WHAT YOU WILL DO -
Produce a copy of every line in the records that holds the string "recruiting".

DATA SHOWN: Begin

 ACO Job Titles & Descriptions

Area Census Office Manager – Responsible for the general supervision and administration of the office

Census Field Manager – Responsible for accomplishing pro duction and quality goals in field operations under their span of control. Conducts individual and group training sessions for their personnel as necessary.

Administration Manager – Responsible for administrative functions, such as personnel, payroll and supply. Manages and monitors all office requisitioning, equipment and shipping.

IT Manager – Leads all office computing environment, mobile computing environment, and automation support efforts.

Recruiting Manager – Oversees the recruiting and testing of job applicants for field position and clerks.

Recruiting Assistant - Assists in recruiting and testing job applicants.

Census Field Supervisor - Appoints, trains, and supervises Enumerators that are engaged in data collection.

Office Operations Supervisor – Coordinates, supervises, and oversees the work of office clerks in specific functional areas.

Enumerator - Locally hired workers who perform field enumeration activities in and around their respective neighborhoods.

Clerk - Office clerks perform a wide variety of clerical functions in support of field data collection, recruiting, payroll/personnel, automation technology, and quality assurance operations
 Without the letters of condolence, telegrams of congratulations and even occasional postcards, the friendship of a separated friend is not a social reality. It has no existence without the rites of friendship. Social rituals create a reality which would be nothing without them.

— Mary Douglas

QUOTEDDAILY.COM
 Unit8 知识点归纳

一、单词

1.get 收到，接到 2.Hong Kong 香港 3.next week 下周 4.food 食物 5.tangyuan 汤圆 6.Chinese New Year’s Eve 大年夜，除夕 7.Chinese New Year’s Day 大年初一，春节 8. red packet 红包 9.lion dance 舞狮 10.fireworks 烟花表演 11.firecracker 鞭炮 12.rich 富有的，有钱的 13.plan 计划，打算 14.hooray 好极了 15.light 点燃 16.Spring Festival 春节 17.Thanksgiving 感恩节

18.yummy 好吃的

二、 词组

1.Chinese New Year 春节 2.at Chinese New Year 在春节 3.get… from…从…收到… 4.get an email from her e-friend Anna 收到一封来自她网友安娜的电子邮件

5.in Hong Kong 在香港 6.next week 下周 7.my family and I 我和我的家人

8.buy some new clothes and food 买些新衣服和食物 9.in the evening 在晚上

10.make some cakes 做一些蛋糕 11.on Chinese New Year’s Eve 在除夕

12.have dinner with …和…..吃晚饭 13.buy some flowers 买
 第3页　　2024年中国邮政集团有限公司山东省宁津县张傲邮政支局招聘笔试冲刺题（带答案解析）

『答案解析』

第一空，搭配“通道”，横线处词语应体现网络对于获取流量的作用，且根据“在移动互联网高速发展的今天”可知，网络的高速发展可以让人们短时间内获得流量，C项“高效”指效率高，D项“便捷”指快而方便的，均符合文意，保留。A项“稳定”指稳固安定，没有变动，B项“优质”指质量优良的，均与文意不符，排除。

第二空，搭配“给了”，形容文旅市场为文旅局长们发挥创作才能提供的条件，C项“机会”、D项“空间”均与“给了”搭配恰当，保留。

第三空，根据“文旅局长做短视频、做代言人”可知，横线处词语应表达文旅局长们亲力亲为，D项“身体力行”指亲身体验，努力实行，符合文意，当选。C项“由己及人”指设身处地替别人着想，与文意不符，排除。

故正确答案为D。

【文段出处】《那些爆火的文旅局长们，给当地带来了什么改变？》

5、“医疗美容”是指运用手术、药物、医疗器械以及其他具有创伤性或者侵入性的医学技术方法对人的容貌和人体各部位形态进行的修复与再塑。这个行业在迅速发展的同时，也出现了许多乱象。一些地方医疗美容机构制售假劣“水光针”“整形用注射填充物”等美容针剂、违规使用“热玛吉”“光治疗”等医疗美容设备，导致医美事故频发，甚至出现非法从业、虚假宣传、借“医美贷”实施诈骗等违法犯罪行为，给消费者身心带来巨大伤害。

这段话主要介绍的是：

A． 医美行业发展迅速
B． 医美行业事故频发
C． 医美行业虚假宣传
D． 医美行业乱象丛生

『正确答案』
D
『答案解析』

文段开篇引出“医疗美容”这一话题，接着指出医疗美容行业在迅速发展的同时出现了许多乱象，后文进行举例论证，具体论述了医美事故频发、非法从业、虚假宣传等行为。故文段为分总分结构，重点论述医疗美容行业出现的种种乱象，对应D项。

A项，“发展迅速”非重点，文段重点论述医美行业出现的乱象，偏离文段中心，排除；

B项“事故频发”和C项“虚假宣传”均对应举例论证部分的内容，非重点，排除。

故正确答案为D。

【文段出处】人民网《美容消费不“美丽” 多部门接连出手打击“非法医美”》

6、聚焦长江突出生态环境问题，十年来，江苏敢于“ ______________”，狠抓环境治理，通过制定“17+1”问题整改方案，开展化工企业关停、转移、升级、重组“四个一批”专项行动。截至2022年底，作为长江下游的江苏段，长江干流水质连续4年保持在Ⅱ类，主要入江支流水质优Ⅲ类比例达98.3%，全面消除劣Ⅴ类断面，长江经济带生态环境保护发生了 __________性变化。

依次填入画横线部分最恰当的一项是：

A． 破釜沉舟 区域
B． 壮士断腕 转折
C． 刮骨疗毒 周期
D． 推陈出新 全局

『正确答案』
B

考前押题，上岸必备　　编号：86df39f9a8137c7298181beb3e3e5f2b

DATA SHOWN: End

ANSWER TO THE PROBLEM -
Recruiting Manager – Oversees the recruiting and testing of job applicants for field position and clerks.
Recruiting Assistant - Assists in recruiting and testing job applicants.
Clerk - Office clerks perform a wide variety of clerical functions in support of field data collection, recruiting, payroll/personnel, automation technology, and quality assurance operations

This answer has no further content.